>> start

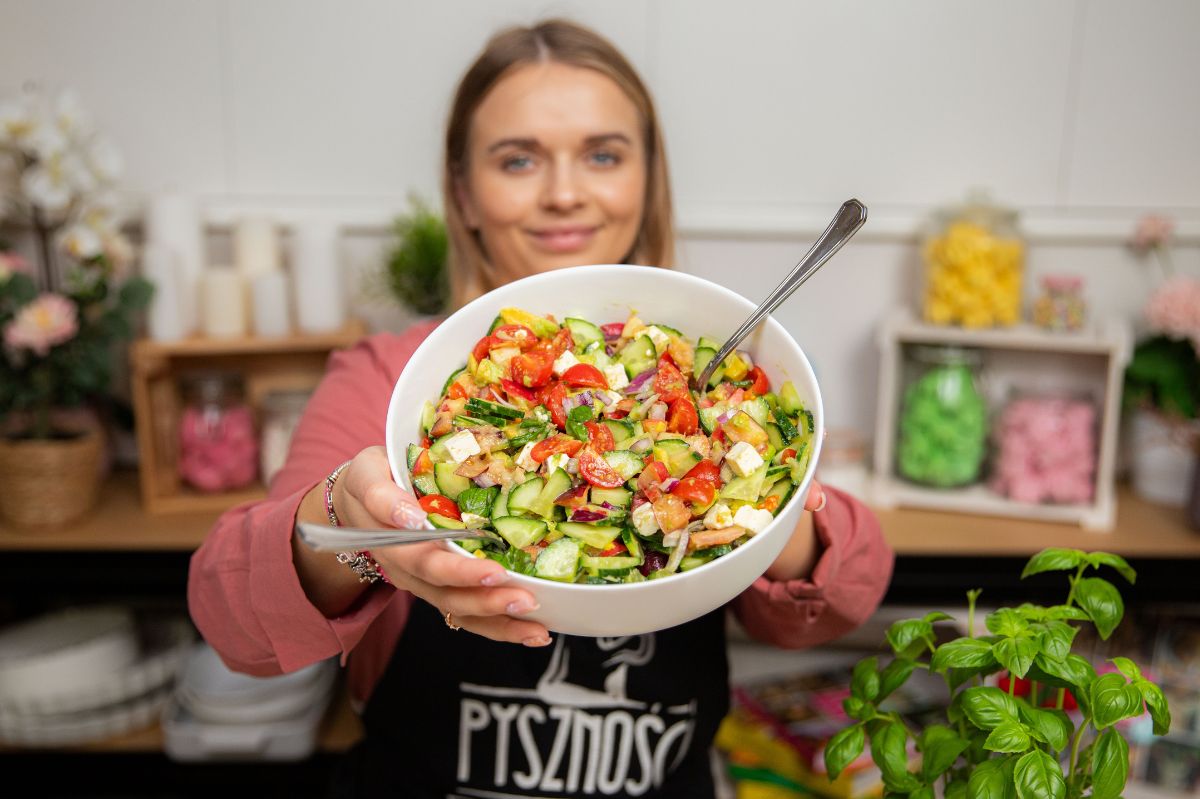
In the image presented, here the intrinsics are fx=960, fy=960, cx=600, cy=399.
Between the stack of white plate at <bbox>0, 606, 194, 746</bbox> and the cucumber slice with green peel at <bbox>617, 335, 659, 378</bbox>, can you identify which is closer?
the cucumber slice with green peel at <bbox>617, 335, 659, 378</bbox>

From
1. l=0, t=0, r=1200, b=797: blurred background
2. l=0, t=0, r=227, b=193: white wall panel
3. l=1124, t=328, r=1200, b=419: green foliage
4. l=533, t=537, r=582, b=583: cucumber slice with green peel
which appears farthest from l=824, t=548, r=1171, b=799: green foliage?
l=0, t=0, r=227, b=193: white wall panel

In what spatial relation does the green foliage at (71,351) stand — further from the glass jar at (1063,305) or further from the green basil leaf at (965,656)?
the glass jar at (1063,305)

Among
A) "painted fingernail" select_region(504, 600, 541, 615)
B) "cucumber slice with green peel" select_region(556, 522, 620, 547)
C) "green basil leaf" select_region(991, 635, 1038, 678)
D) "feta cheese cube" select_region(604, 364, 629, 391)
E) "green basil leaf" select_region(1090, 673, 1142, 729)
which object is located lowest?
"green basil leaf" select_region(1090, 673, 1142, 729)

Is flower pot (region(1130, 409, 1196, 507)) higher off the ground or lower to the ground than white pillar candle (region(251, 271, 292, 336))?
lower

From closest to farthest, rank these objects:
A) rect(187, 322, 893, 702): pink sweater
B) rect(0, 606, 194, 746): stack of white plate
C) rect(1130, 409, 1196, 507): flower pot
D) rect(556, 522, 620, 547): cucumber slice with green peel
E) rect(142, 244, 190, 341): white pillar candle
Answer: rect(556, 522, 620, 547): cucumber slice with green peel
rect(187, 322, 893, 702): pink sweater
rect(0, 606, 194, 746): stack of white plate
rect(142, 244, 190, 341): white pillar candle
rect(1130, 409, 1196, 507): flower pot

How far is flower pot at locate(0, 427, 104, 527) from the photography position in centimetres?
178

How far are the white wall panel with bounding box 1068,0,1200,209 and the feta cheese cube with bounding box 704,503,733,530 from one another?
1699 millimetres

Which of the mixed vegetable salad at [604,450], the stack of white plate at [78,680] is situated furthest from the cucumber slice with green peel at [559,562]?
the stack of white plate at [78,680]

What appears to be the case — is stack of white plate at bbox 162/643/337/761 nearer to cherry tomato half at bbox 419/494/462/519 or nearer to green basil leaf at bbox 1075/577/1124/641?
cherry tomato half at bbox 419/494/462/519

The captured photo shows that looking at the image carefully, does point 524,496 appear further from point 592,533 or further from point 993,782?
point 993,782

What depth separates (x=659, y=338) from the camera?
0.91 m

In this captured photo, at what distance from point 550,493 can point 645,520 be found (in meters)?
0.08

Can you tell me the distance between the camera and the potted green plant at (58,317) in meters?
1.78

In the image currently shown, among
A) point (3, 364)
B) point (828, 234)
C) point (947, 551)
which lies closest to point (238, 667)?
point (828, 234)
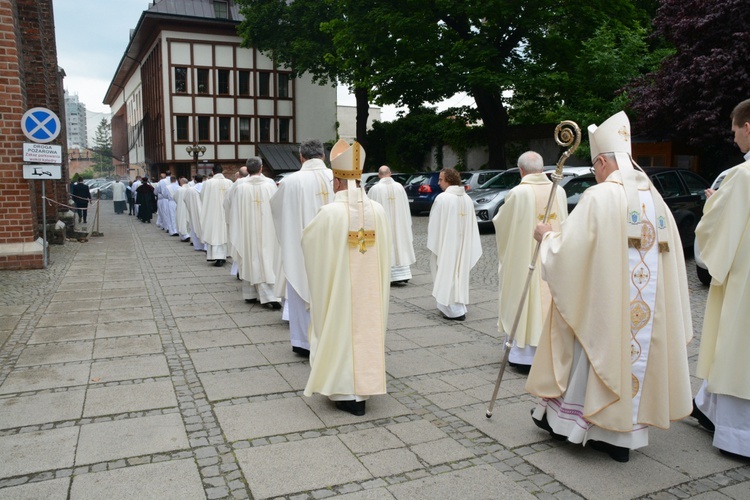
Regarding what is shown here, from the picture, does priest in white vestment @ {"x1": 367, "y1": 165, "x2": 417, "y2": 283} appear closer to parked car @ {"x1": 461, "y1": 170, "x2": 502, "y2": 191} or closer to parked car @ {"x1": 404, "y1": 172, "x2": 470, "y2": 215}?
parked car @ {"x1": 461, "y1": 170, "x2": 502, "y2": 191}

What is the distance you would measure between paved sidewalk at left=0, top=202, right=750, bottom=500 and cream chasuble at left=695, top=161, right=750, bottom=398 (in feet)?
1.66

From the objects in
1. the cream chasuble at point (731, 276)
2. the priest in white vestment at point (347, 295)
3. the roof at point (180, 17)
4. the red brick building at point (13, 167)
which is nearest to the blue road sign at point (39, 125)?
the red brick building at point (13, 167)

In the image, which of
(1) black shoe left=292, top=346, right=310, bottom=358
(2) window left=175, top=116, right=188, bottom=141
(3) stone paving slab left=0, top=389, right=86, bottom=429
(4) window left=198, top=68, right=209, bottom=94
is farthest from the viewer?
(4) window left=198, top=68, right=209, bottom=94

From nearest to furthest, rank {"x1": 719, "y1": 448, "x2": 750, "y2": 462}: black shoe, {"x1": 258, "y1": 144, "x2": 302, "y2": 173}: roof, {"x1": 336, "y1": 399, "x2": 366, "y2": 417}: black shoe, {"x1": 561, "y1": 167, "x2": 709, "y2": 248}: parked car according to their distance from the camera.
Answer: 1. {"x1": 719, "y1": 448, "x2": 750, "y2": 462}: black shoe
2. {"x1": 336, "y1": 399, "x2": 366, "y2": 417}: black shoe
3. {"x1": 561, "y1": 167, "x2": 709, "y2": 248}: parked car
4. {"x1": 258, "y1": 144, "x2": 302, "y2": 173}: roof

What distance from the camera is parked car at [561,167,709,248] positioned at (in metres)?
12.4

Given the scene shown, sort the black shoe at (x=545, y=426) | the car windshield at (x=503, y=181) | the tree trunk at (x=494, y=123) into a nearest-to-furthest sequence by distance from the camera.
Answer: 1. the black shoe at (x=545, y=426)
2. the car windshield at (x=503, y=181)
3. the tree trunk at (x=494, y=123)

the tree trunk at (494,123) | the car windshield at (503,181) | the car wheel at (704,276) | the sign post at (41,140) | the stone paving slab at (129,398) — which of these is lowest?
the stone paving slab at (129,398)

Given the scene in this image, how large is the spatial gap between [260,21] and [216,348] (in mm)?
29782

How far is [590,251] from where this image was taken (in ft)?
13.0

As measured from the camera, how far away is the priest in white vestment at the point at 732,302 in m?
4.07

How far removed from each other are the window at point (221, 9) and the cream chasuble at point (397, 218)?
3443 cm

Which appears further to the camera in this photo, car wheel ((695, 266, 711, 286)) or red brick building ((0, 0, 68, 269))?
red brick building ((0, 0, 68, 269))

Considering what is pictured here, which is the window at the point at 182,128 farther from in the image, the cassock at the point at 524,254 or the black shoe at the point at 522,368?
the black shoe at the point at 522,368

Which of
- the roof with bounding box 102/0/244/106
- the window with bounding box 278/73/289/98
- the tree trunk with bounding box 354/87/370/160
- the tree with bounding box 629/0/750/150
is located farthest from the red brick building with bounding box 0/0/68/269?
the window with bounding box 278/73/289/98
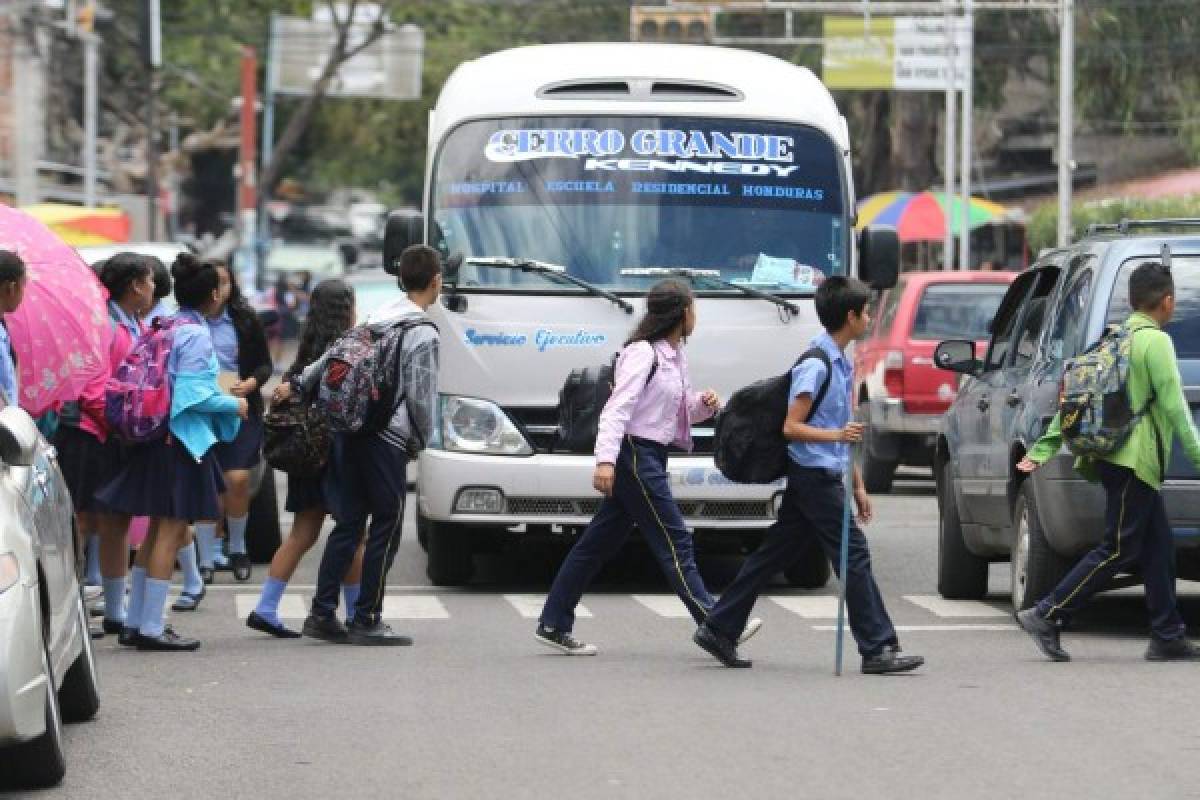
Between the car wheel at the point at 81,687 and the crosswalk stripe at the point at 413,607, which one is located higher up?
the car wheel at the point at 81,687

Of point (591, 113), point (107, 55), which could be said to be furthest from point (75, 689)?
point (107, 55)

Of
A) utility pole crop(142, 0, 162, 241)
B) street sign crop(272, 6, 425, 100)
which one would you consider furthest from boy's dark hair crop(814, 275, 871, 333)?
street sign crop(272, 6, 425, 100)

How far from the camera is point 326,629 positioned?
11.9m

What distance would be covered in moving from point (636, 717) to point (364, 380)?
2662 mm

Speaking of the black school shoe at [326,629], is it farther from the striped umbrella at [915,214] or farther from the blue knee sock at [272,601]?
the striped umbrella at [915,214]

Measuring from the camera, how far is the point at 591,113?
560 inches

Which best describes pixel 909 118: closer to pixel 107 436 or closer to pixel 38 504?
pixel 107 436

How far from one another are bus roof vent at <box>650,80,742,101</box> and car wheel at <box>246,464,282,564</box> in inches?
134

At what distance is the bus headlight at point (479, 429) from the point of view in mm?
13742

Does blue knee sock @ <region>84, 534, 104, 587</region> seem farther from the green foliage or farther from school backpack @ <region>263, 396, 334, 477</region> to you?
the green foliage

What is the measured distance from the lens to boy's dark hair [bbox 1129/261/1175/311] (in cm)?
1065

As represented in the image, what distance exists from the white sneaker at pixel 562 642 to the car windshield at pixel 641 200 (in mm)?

>> end

WHAT YOU SHOULD DO
Write out the listing above word for word, from the line with "Of point (591, 113), point" through its last line.

FINISHED ANSWER
Of point (591, 113), point (107, 55), which could be said to be furthest from point (75, 689)?
point (107, 55)

Of
A) utility pole crop(142, 0, 162, 241)
B) street sign crop(272, 6, 425, 100)
which one would you consider furthest from boy's dark hair crop(814, 275, 871, 333)?
street sign crop(272, 6, 425, 100)

How far from the camera is point 326,629 positioned?
11.9m

What distance would be covered in moving from point (636, 717) to point (364, 380)?
2662 mm

Speaking of the black school shoe at [326,629], is it farther from the striped umbrella at [915,214] or farther from the blue knee sock at [272,601]?
the striped umbrella at [915,214]

Measuring from the camera, how far is the point at 591,113?
560 inches

Which best describes pixel 909 118: closer to pixel 107 436 or closer to pixel 38 504?
pixel 107 436

How far from one another are bus roof vent at <box>650,80,742,101</box> and car wheel at <box>246,464,282,564</box> in inches?
134

At what distance is the bus headlight at point (479, 429) from the point of view in mm?
13742

Does blue knee sock @ <region>84, 534, 104, 587</region> seem farther from the green foliage or farther from school backpack @ <region>263, 396, 334, 477</region> to you?
the green foliage

What is the measured distance from the lens to boy's dark hair [bbox 1129/261/1175/311] (in cm)?
1065

As represented in the image, what distance exists from the white sneaker at pixel 562 642 to the car windshield at pixel 641 200 (in mm)?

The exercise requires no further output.